REQUIRED ACTIONS
(1) In the lead solder discussion below, shorten the paragraph beginning "Fact is, there was never any actual science" while keeping its main facts.
(2) Write the next part of the lead solder discussion below, starting after its final paragraph.
** Opening SELECTED TEXT block **
Now of course you could be really careful about changing your clothes and washing after you solder. Then again, you could also just use lead free solder, which works fine.



Or you could cite some reproducible statistics indicating that this actually happens in real life, in quantities that affect human health and development rather than mass-spectrometry plots.

Fact is, there was never any actual science behind the RoHS prohibition of lead solder. Not while lead-acid battery production was still permitted, certainly. The same people who thought it was a good idea to do this also thought it was a good idea to shut down all the nuclear plants in Germany because of something that happened at an unrelated facility in Japan. We're not allowed to argue with them because reasons.


We are not discussing the question of whether leaded solder should be banned, but the question of whether it is advisable for hobbyists to use it in a home environment. RoHS prohibitions on leaded solder have nothing to do with concerns about the safety of home soldering.
** Closing SELECTED TEXT block **
** Opening ENTRIES PROVIDED block **
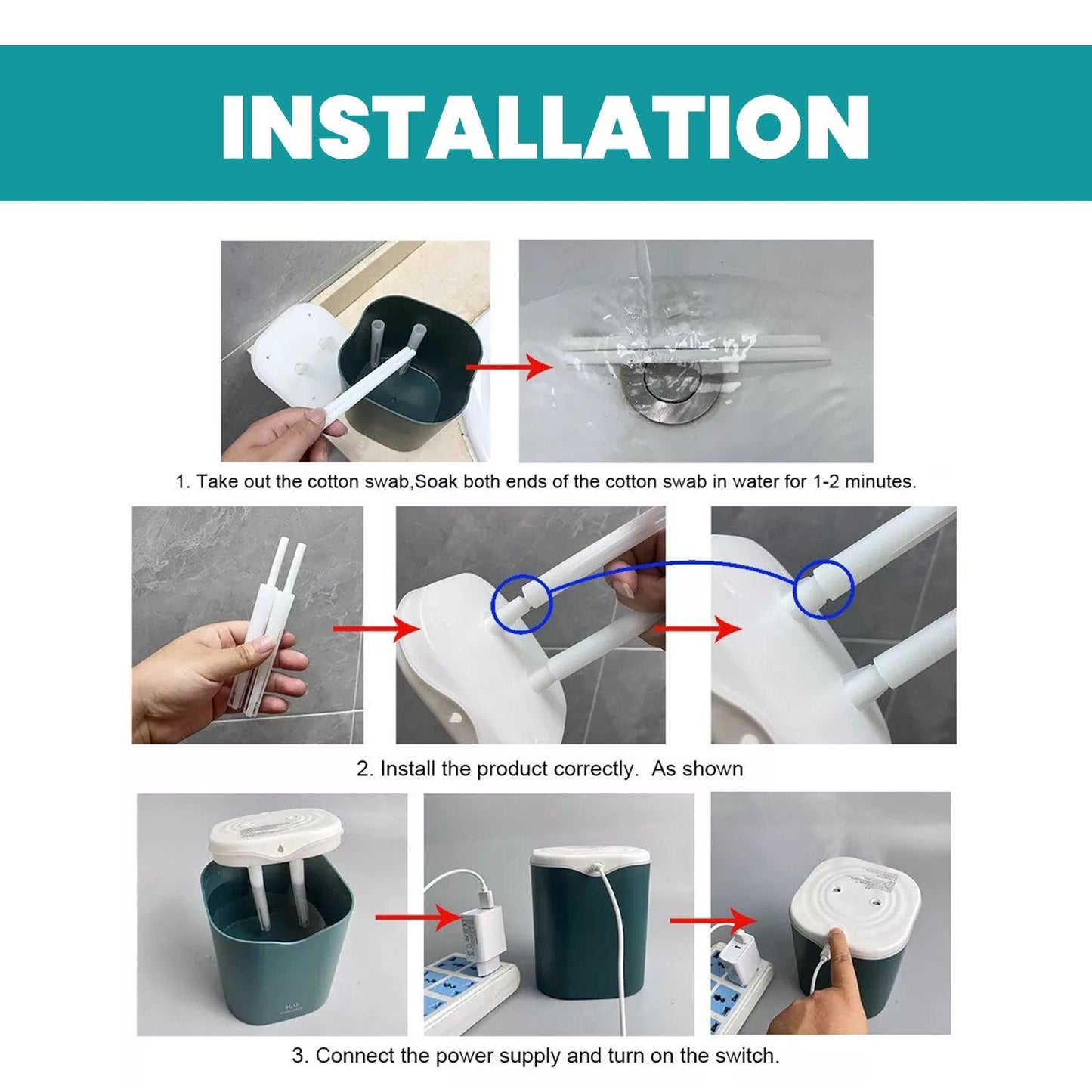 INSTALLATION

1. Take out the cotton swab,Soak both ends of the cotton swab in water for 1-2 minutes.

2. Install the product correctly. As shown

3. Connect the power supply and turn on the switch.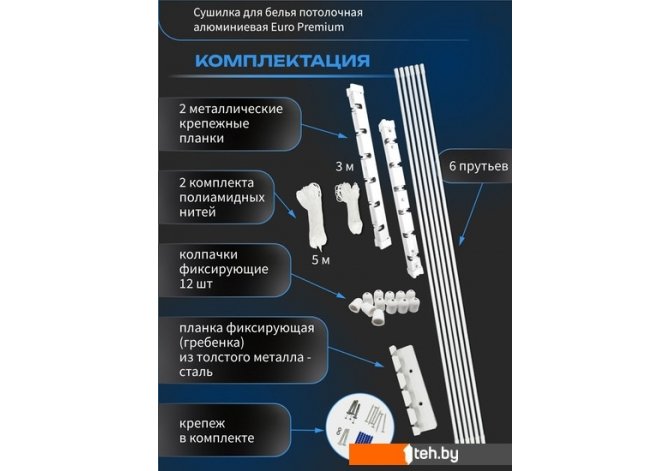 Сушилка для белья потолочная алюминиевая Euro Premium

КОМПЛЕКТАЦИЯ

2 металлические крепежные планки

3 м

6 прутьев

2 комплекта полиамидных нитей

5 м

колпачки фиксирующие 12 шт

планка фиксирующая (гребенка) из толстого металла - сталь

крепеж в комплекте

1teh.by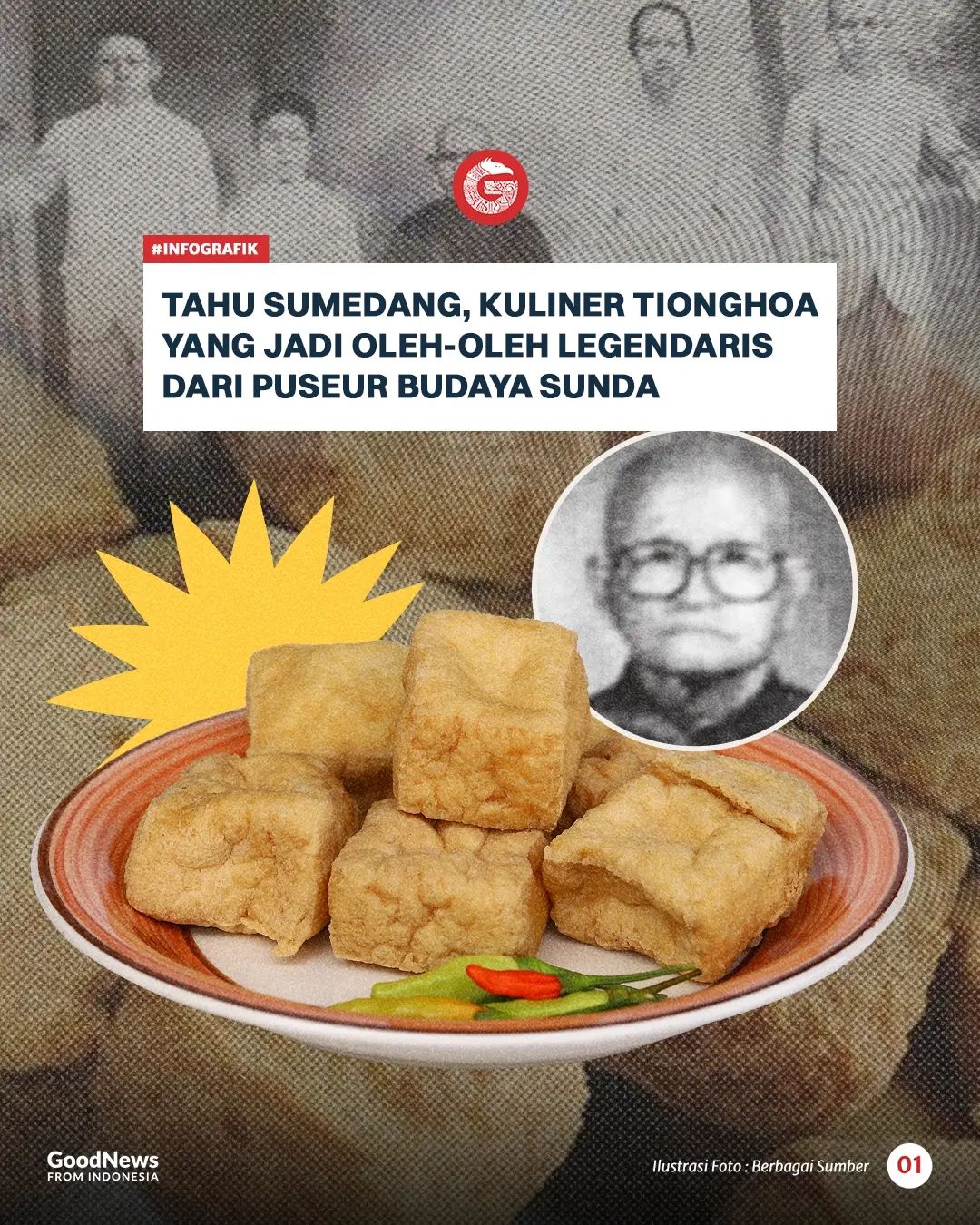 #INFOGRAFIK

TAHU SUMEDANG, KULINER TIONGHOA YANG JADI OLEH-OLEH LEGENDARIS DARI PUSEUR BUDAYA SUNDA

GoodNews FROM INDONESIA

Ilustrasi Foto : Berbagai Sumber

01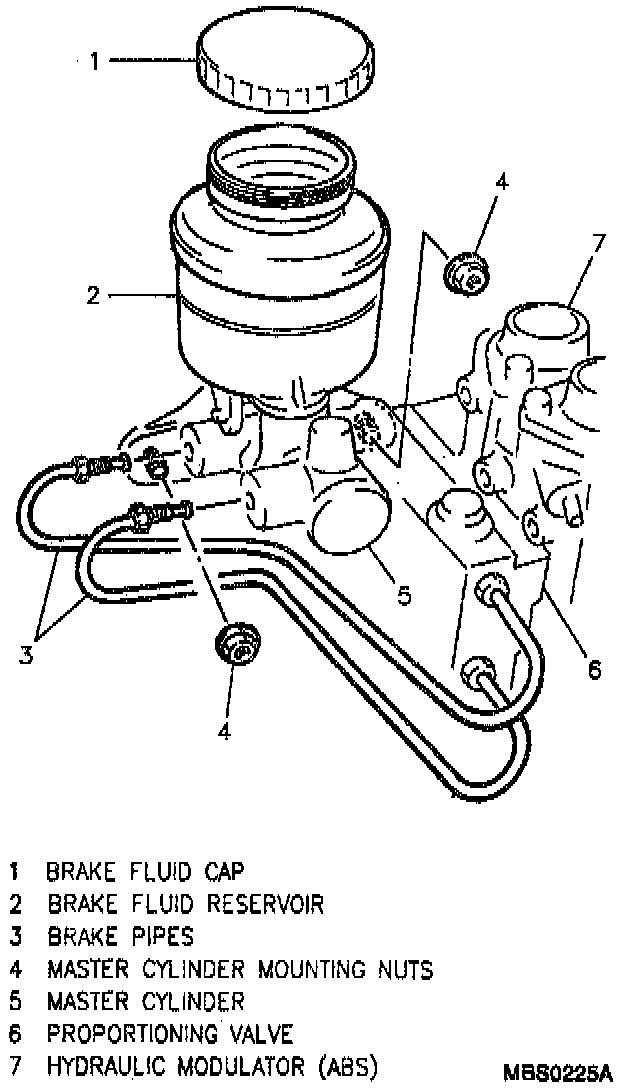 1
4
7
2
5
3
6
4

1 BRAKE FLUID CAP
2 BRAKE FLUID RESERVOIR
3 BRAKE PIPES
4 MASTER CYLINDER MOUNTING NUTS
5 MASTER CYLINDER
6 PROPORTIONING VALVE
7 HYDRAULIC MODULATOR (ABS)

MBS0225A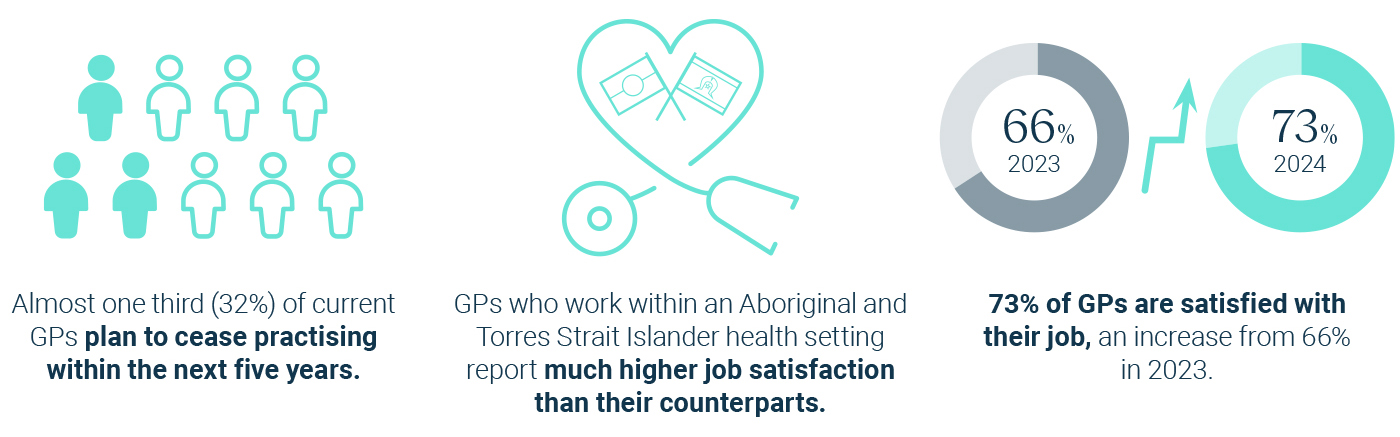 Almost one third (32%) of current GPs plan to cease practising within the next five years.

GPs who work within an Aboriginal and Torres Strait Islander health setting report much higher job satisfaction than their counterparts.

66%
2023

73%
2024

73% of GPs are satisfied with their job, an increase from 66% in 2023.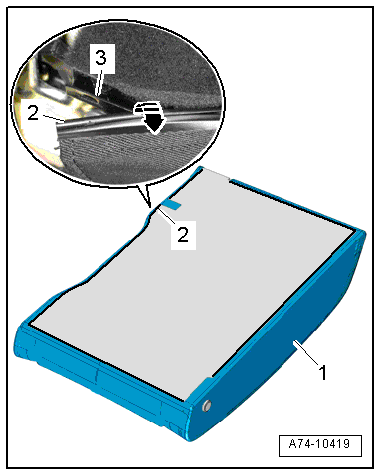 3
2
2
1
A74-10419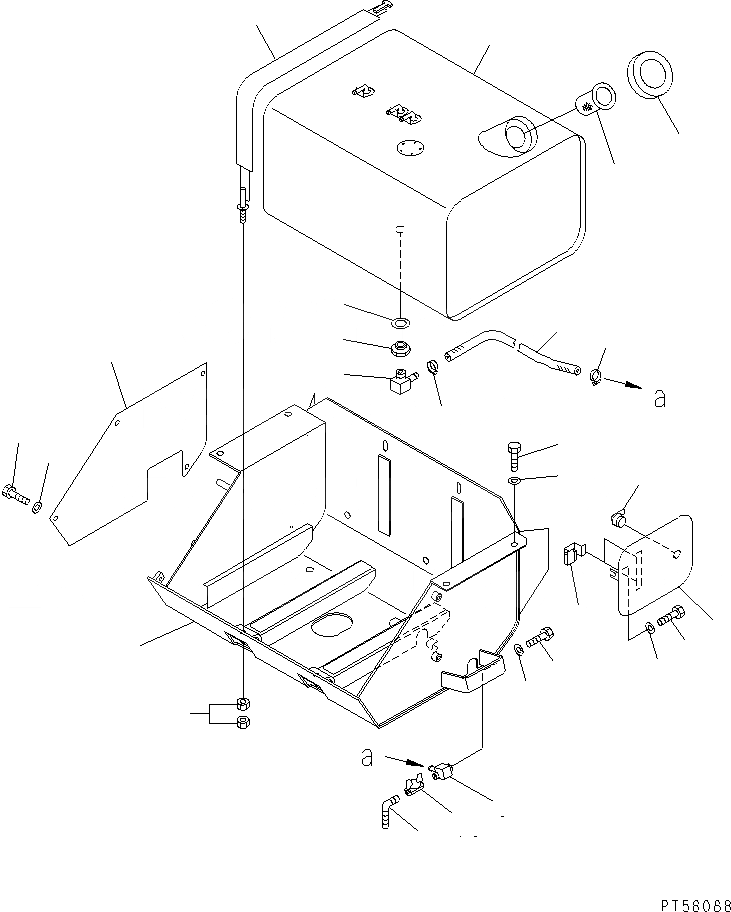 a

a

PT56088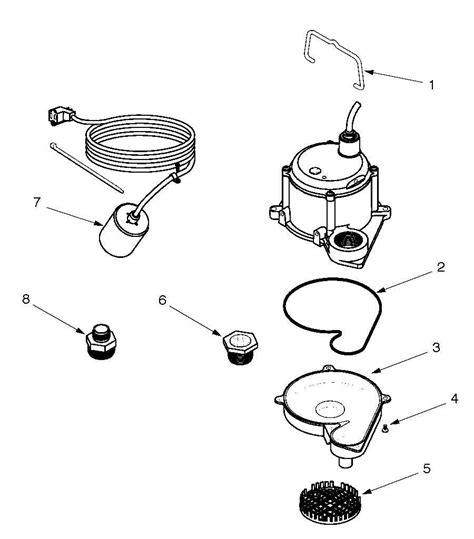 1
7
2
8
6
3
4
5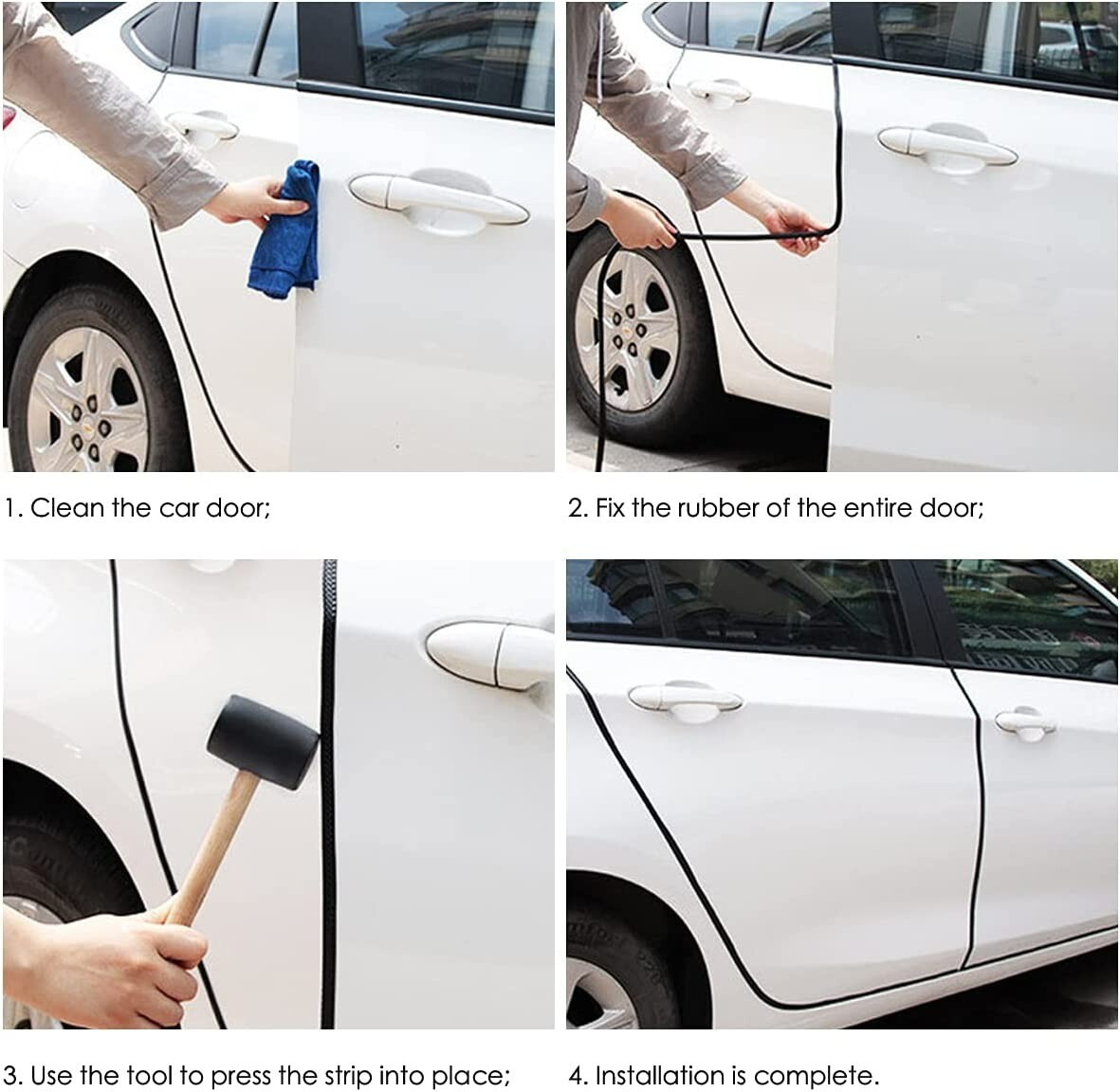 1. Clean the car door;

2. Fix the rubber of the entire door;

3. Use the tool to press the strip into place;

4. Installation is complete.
** Closing ENTRIES PROVIDED block **
OUTPUTS FOR THE TASKS
(1) The RoHS ban on lead solder was never based on real science, especially while lead-acid battery production was still allowed. Its supporters also backed shutting down all of Germany's nuclear plants because of an event at an unrelated facility in Japan, and they allow no argument.

(2)
I'm not sure why you think that the absence of relevant safety data argues in favor of using leaded solder for home soldering. Surely one should err on the side of caution. I use unleaded solder myself without problems. Why then would I want to take on the additional risk of using leaded solder? It's worth noting that there is no known safe dose of lead ("there is no lower threshold to the dose-response relationship below which lead exposure is treated as safe" [1]). If you are spraying little balls of lead around your home environment, it's obvious that there is a non-zero risk of eventually ingesting some of them. People aren't doing scientific studies to prove that because it comes under the heading of the "bleedin' obvious" :)

Of course everyone can make their own decisions here. If you really want to use leaded solder then go ahead. What I don't quite understand is why some people react so strongly to the precautionary advice to use unleaded solder.